▸ **SELECTED EXTRACT**

^^^^

SETTLEMENT AGREEMENT AND AMENDMENT TO ENGAGEMENT LETTER DATED MAY 23, 2007
SETTLEMENT
AGREEMENT AND AMENDMENT TO ENGAGEMENT LETTER DATED MAY 23, 2007
This
Settlement Agreement and Amendment to Engagement Letter Dated May 23, 2007 (the
“Agreement”) is dated May 13, 2009 and between Loeb & Loeb LLP (“Loeb”) and
Z Trim Holdings, Inc. (along with any of its subsidiaries, affiliates and/or
other related entities, “ZTHI”). Loeb and ZTHI are hereinafter
referred to collectively as the “Parties,” or each individually a
“Party.”

^^^^

▸ **DATA EXCERPTS**
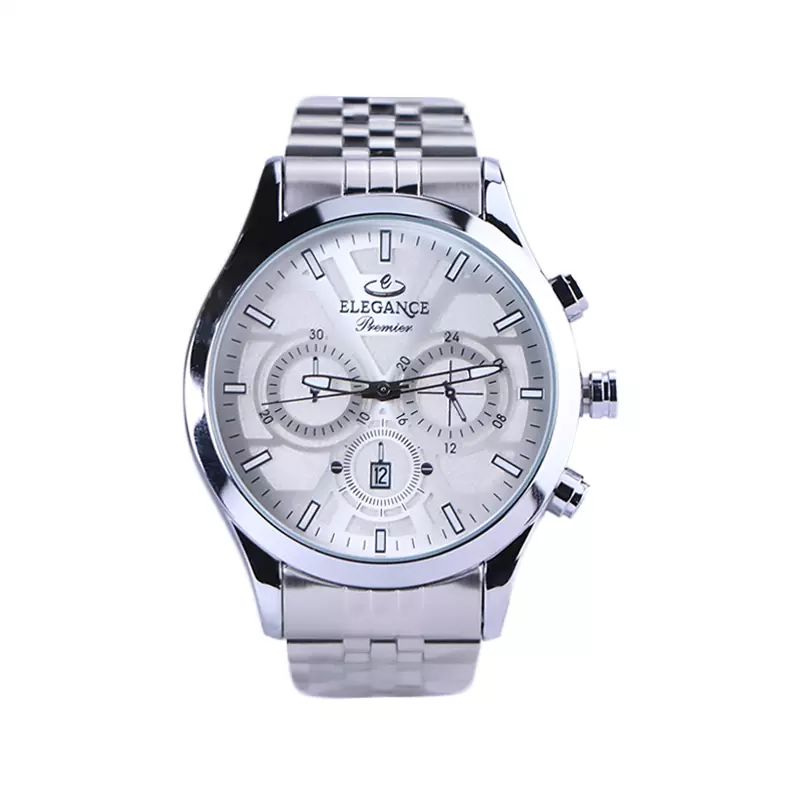 Elegance-Premier-watch-code-G-1319.111.webp ساعت مچی الگانس پریمیر مردانه فلزی صفحه سفید G 1319/11 - Image 1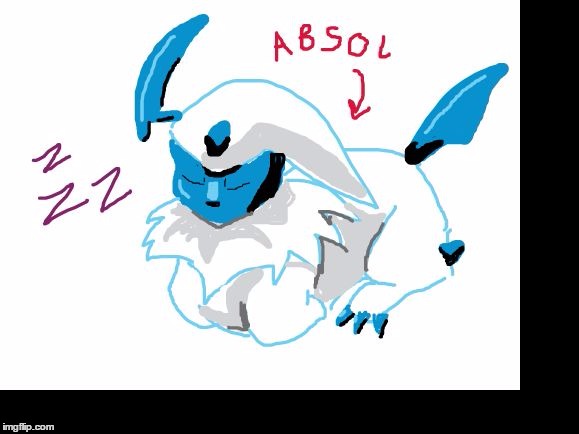 absol | image tagged in absol | made w/ Imgflip meme maker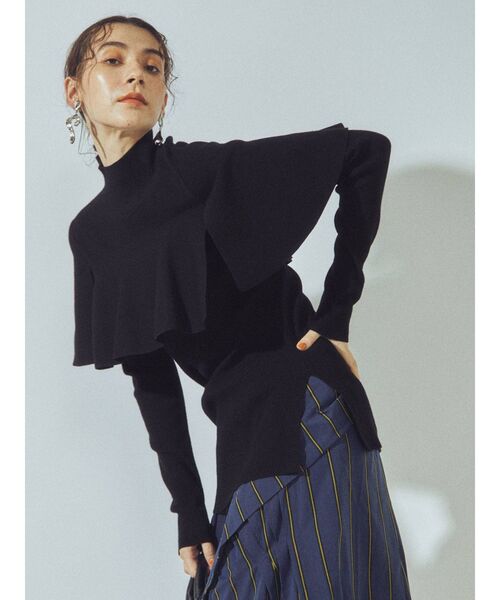 UN3D.（アンスリード）の「ケープライクニットトップ（ニット/セーター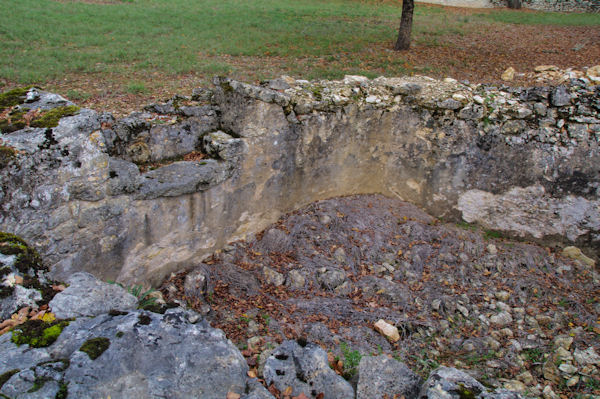 Vieux bassin assech  Prat del Gras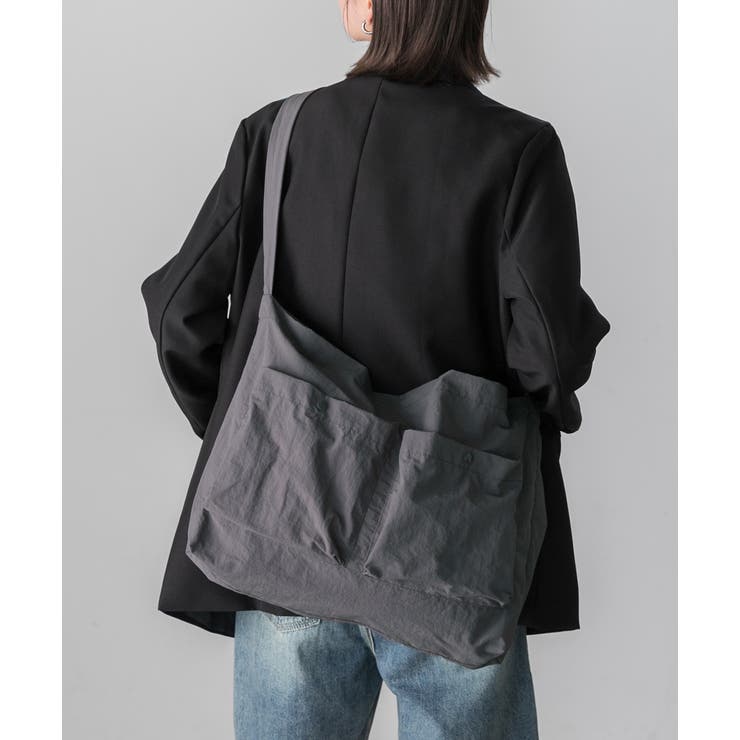 ポケット付き ショルダーバッグ | ad thie | 詳細画像31 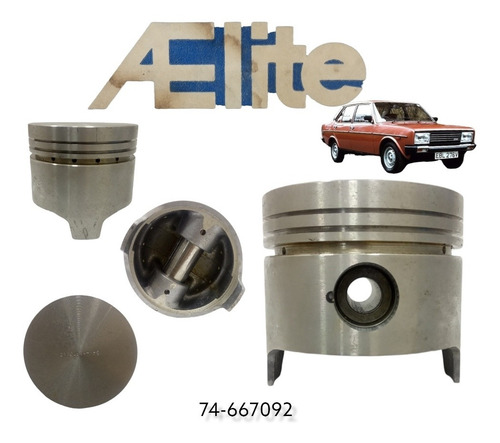 Piston Fiat 131 1.6 (4 Decimas) Aelite Italy 74-667092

^^^^

▸ **YOUR OBJECTIVE**
Summarize the settlement agreement excerpt above in two sentences.

▸ **SOLUTION TO THE EXERCISE**
Loeb & Loeb LLP and Z Trim Holdings, Inc., including its subsidiaries, affiliates and other related entities, entered into this settlement agreement and amendment to an engagement letter dated May 23, 2007, and the agreement itself is dated May 13, 2009. It refers to Loeb and ZTHI together as the "Parties" and to each one individually as a "Party."